There is some debate as to how many adaptations of A Christmas Carol adorn the London stage this festive season. The Guardian puts it at 9 and Time Out at 11. Other sources suggest 13. Setting aside the practical difficulties in calculating exactly what a sufficiency of the Dickens’ classic might be, it is worth reflecting on quite why it is such a popular show. Most obviously its themes of redemption and warm-hearted togetherness resonate at this time of year. Perhaps just as importantly, everybody knows when they get to go home. When the ghost of Christmas yet-to-come makes an appearance, you can be fairly sure it is almost time to button up your coat and get ready to brave the city’s icy streets. There is a lot of precipitate buttoning-up at the Greenwich Theatre’s one-man reading of (an abridged version) of the novella. It is not just that the venue feels colder inside than out. The show, delivered at pedestrian pace by a bewhiskered and frock-coated John O’Connor, is painfully slow.
Dickens’ reading tours, some 400 performances mainly in the UK and America, earned him more money than all his novels combined. Mr Charles Dickens Presents A Christmas Carol is a recreation of one of these live performances, with the aid of modern sound design, back projections, and lighting. It is a good idea, albeit one that requires a central performer with the magnetic presence and power for characterisation that Dickens reportedly demonstrated. O’Connor is manifestly skilled but never reaches those heights. The problem is that, like Shakespeare, Dickens’ prose sounds best when delivered at a sparky pace. Here the performer, presumably at director Peter Craze’s behest, acts out almost every word with the exaggerated movements, melodramatic facial tics, and evocative hand gestures of a 19th century stage player. It looks great and may well have historical veracity, but for modern audiences it drags mightily.
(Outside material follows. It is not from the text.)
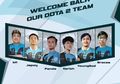 Welcome Back! Ini Dia Roster Terbaru Team Dota 2 The Prime eSports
The pacing is not helped by sound design from Matthew Eaton that is slavish in its interpretation of text. The prose demands winter bells, so we get them. It demands a squeaky staircase, and we get it. It requires the chiming of many clocks, and that we get. Viz., the banging of doors, clanking of chains, bolts shutting, horses trotting, fiddling fiddlers, carollers carolling etc. All technically impressive, but the soundscape rarely adds momentum to an already sluggish pace and would suit a radio play better. Perhaps a directorial decision to trust text and performer to communicate a sense of place might have helped.
O’Connor intones Scrooge with the cranky impatience of Alastair Sim’s 1950s screen version crossed with the shiftiness of Mr Burns from TV’s The Simpsons. He adopts an Irish American brogue for the ghost of Christmas past and broad Yorkshire for the ghost of Christmas present. Marley is indicated with a loud snort through the nose in advance of every piece of dialogue. Fezziwig comes with the sound of marbles in the mouth. Suffice to say the voices are not always subtle but at least we know where we are in the story.
The set from Tom Paris, tall cases that unfold to reveal a comfortable Victorian study against back projections of snowy London watercolours, is highly effective. So slow is the show you may find yourself counting the set’s candlesticks. The best thing is a tremendous lighting palette from Duncan Hands that cleverly evokes the ethereal presence of visiting ghosts.